There were countless theories about the origin, function, and structure of the soul, but the bitter truth was that the Ancient Mulians only possessed a few hard facts on the subject.
And one of the hard-earned facts the Ancient Mulians had worked for asserted that souls were unique entities.
It terrified Lu'um to know that Reed had discovered a method to create artificial souls. The idea that any living being could be brought back as long as one possessed a DNA sample was too great a power for anyone.
If anything, she thought it was a far greater potential threat to the stability of the multiverse than the immortal gene that the Ancient Mulians had created.
The moment this technology left their hands, it'd spell the end of the world. She knew that if her people got their hands on it, they'd utilize it for the sake of fighting the Infestation, but they would eventually abuse it, without a doubt.
An endless army of Ancient Mulians that would never grow old or ill and would never truly die.
A never-ending flood of veteran Ancient Mulian soldiers would engulf every corner of the multiverse. In such a scenario, it was entirely possible that they would be able to drive the Infestation out of the multiverse through sheer numbers alone, but...

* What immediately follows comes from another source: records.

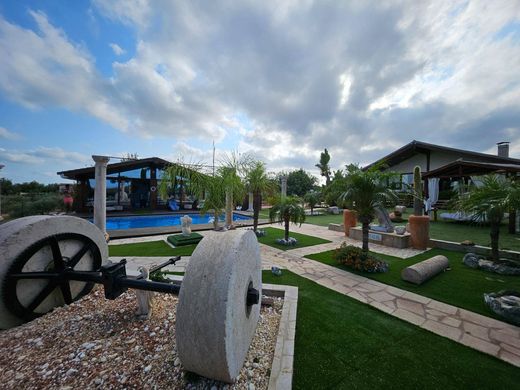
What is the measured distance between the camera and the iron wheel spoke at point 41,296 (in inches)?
114

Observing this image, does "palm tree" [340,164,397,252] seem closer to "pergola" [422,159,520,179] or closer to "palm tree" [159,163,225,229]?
"palm tree" [159,163,225,229]

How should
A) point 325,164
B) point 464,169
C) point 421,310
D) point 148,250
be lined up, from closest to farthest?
point 421,310, point 148,250, point 464,169, point 325,164

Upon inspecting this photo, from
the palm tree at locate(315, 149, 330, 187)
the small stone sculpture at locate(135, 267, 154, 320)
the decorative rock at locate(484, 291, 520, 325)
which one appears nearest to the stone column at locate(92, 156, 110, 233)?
the small stone sculpture at locate(135, 267, 154, 320)

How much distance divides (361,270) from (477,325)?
2388 mm

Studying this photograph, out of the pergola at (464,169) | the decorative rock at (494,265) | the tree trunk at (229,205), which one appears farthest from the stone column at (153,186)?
the pergola at (464,169)

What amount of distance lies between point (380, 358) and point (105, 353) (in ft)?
10.9

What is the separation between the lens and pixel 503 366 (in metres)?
2.61

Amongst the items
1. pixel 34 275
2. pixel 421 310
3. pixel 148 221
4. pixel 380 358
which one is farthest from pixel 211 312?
pixel 148 221

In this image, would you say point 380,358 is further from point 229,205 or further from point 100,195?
point 100,195

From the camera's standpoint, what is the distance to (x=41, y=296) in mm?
2949

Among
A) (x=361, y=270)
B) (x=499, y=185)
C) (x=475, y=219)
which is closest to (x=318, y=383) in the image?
(x=361, y=270)

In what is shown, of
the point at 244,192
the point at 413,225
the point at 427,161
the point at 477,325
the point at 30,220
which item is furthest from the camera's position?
the point at 427,161

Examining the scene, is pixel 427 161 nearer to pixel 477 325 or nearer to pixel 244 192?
pixel 244 192

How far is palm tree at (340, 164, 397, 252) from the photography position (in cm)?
579
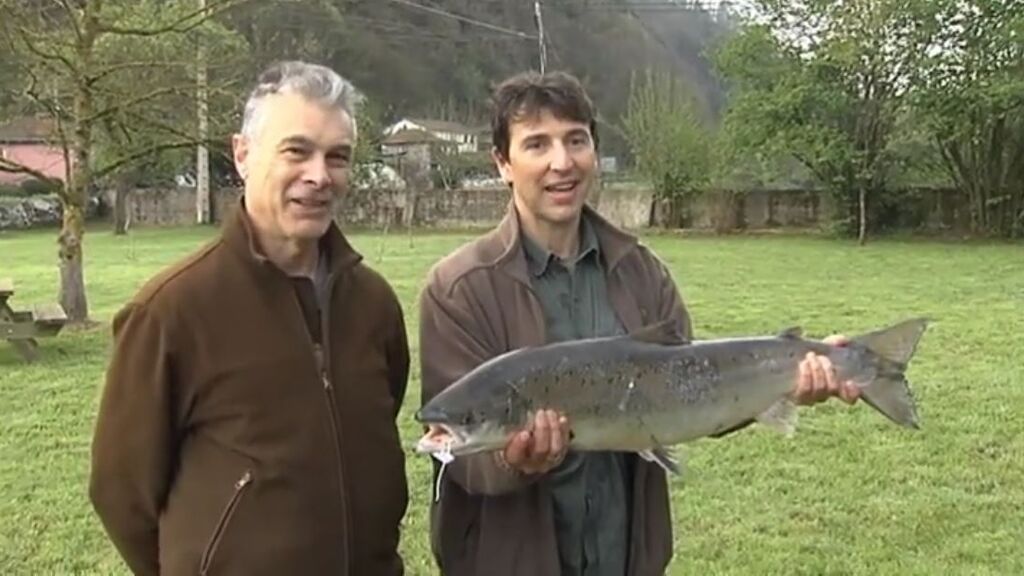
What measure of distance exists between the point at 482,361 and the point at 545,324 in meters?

No... It'd just be trading one devil for an even fouler monstrosity. Without end, the Empire would become an everlasting tumor that'd plague the multiverse just as bad as Infestation, if not worse.
Once they drove the Infestation out, they'd become an Infestation of their own.
The only reason the Ancient Mulian Empire was as stable as it was during its prime was because every single aspect of the empire was carefully controlled. The laws, the rituals, the number of worlds they were allowed to colonize, even the amount of Ancient Mulians that were allowed to be born every year.
They seemed like a free-spirited race on the surface, but they lived heavily restricted lives in reality.
It was a necessary sacrifice, given how powerful they were. Terraforming worlds, seeding planets with life, forging stars, building interstellar megastructures — a single rogue Ancient Mulian had the potential to cause an unprecedented amount of destruction...
The Mulian Royal Family used culture, laws, and most importantly, their overwhelming military strength as tools to create and enforce peace among their people, not other races. Had they not done so, the Ancient Mulian race would have likely descended into universal, if not a multiversal war against itself.
Ten thousand interstellar Mulian kingdoms vying for supremacy over reality would have torn the multiverse to pieces.